#### [Task data]
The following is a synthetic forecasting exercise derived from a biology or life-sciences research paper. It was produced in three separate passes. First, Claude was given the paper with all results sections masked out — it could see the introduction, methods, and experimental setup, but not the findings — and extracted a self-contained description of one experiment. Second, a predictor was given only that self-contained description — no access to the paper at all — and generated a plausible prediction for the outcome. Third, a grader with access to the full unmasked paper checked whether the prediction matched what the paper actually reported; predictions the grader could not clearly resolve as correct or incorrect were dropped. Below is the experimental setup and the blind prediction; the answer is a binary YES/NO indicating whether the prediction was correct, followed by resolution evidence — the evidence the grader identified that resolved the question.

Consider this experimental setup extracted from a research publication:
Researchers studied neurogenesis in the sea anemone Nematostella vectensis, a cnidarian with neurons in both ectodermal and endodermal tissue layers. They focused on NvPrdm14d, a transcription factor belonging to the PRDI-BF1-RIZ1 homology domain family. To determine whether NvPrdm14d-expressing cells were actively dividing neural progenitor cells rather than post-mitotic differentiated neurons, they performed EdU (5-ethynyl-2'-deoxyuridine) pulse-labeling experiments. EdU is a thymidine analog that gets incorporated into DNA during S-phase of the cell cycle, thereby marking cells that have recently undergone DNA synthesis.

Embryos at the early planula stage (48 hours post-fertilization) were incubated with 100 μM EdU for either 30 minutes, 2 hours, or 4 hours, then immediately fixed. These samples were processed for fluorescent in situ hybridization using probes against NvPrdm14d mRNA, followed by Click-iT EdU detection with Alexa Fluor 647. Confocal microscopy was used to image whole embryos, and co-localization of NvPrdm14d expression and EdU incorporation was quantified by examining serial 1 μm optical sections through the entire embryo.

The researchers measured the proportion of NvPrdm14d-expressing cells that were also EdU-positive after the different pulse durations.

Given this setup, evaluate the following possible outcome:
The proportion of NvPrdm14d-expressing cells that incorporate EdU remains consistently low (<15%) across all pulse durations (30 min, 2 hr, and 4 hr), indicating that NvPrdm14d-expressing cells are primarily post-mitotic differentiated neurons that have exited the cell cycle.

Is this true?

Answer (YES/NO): NO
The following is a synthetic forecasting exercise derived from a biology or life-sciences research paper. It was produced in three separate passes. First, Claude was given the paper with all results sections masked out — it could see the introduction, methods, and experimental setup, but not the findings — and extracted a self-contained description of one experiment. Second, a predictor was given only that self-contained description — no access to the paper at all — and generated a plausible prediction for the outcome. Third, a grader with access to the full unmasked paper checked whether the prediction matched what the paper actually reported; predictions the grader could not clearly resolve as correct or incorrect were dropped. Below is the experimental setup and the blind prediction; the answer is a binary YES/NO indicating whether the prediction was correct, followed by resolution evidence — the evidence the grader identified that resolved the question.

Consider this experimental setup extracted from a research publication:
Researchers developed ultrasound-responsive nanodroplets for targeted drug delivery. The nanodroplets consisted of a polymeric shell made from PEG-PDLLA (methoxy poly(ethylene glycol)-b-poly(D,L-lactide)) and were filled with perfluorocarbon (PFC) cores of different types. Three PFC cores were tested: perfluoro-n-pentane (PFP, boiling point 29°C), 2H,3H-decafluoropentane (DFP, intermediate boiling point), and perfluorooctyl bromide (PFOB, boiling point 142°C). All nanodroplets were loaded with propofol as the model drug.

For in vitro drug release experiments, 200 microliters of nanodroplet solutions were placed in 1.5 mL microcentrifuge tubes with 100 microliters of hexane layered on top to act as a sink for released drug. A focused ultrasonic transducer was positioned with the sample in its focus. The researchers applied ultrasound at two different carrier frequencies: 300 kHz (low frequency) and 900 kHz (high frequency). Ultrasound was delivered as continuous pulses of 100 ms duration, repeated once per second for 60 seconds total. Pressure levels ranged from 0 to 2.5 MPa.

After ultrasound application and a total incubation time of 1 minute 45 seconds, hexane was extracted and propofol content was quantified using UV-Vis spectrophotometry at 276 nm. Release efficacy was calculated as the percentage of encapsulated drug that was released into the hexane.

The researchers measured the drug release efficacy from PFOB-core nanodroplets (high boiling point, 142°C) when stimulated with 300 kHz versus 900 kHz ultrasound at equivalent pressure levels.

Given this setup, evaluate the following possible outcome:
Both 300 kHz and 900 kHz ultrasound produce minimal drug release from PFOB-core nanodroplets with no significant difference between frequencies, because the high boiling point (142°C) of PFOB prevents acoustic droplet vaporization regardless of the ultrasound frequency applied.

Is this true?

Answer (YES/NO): NO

#### [Goal of the exercise]
Each line above is to be reproduced exactly. Leave none out.

#### [Finished exercise]
The following is a synthetic forecasting exercise derived from a biology or life-sciences research paper. It was produced in three separate passes. First, Claude was given the paper with all results sections masked out — it could see the introduction, methods, and experimental setup, but not the findings — and extracted a self-contained description of one experiment. Second, a predictor was given only that self-contained description — no access to the paper at all — and generated a plausible prediction for the outcome. Third, a grader with access to the full unmasked paper checked whether the prediction matched what the paper actually reported; predictions the grader could not clearly resolve as correct or incorrect were dropped. Below is the experimental setup and the blind prediction; the answer is a binary YES/NO indicating whether the prediction was correct, followed by resolution evidence — the evidence the grader identified that resolved the question.

Consider this experimental setup extracted from a research publication:
Researchers studied neurogenesis in the sea anemone Nematostella vectensis, a cnidarian with neurons in both ectodermal and endodermal tissue layers. They focused on NvPrdm14d, a transcription factor belonging to the PRDI-BF1-RIZ1 homology domain family. To determine whether NvPrdm14d-expressing cells were actively dividing neural progenitor cells rather than post-mitotic differentiated neurons, they performed EdU (5-ethynyl-2'-deoxyuridine) pulse-labeling experiments. EdU is a thymidine analog that gets incorporated into DNA during S-phase of the cell cycle, thereby marking cells that have recently undergone DNA synthesis.

Embryos at the early planula stage (48 hours post-fertilization) were incubated with 100 μM EdU for either 30 minutes, 2 hours, or 4 hours, then immediately fixed. These samples were processed for fluorescent in situ hybridization using probes against NvPrdm14d mRNA, followed by Click-iT EdU detection with Alexa Fluor 647. Confocal microscopy was used to image whole embryos, and co-localization of NvPrdm14d expression and EdU incorporation was quantified by examining serial 1 μm optical sections through the entire embryo.

The researchers measured the proportion of NvPrdm14d-expressing cells that were also EdU-positive after the different pulse durations.

Given this setup, evaluate the following possible outcome:
The proportion of NvPrdm14d-expressing cells that incorporate EdU remains consistently low (<15%) across all pulse durations (30 min, 2 hr, and 4 hr), indicating that NvPrdm14d-expressing cells are primarily post-mitotic differentiated neurons that have exited the cell cycle.

Is this true?

Answer (YES/NO): NO
The following is a synthetic forecasting exercise derived from a biology or life-sciences research paper. It was produced in three separate passes. First, Claude was given the paper with all results sections masked out — it could see the introduction, methods, and experimental setup, but not the findings — and extracted a self-contained description of one experiment. Second, a predictor was given only that self-contained description — no access to the paper at all — and generated a plausible prediction for the outcome. Third, a grader with access to the full unmasked paper checked whether the prediction matched what the paper actually reported; predictions the grader could not clearly resolve as correct or incorrect were dropped. Below is the experimental setup and the blind prediction; the answer is a binary YES/NO indicating whether the prediction was correct, followed by resolution evidence — the evidence the grader identified that resolved the question.

Consider this experimental setup extracted from a research publication:
Researchers developed ultrasound-responsive nanodroplets for targeted drug delivery. The nanodroplets consisted of a polymeric shell made from PEG-PDLLA (methoxy poly(ethylene glycol)-b-poly(D,L-lactide)) and were filled with perfluorocarbon (PFC) cores of different types. Three PFC cores were tested: perfluoro-n-pentane (PFP, boiling point 29°C), 2H,3H-decafluoropentane (DFP, intermediate boiling point), and perfluorooctyl bromide (PFOB, boiling point 142°C). All nanodroplets were loaded with propofol as the model drug.

For in vitro drug release experiments, 200 microliters of nanodroplet solutions were placed in 1.5 mL microcentrifuge tubes with 100 microliters of hexane layered on top to act as a sink for released drug. A focused ultrasonic transducer was positioned with the sample in its focus. The researchers applied ultrasound at two different carrier frequencies: 300 kHz (low frequency) and 900 kHz (high frequency). Ultrasound was delivered as continuous pulses of 100 ms duration, repeated once per second for 60 seconds total. Pressure levels ranged from 0 to 2.5 MPa.

After ultrasound application and a total incubation time of 1 minute 45 seconds, hexane was extracted and propofol content was quantified using UV-Vis spectrophotometry at 276 nm. Release efficacy was calculated as the percentage of encapsulated drug that was released into the hexane.

The researchers measured the drug release efficacy from PFOB-core nanodroplets (high boiling point, 142°C) when stimulated with 300 kHz versus 900 kHz ultrasound at equivalent pressure levels.

Given this setup, evaluate the following possible outcome:
Both 300 kHz and 900 kHz ultrasound produce minimal drug release from PFOB-core nanodroplets with no significant difference between frequencies, because the high boiling point (142°C) of PFOB prevents acoustic droplet vaporization regardless of the ultrasound frequency applied.

Is this true?

Answer (YES/NO): NO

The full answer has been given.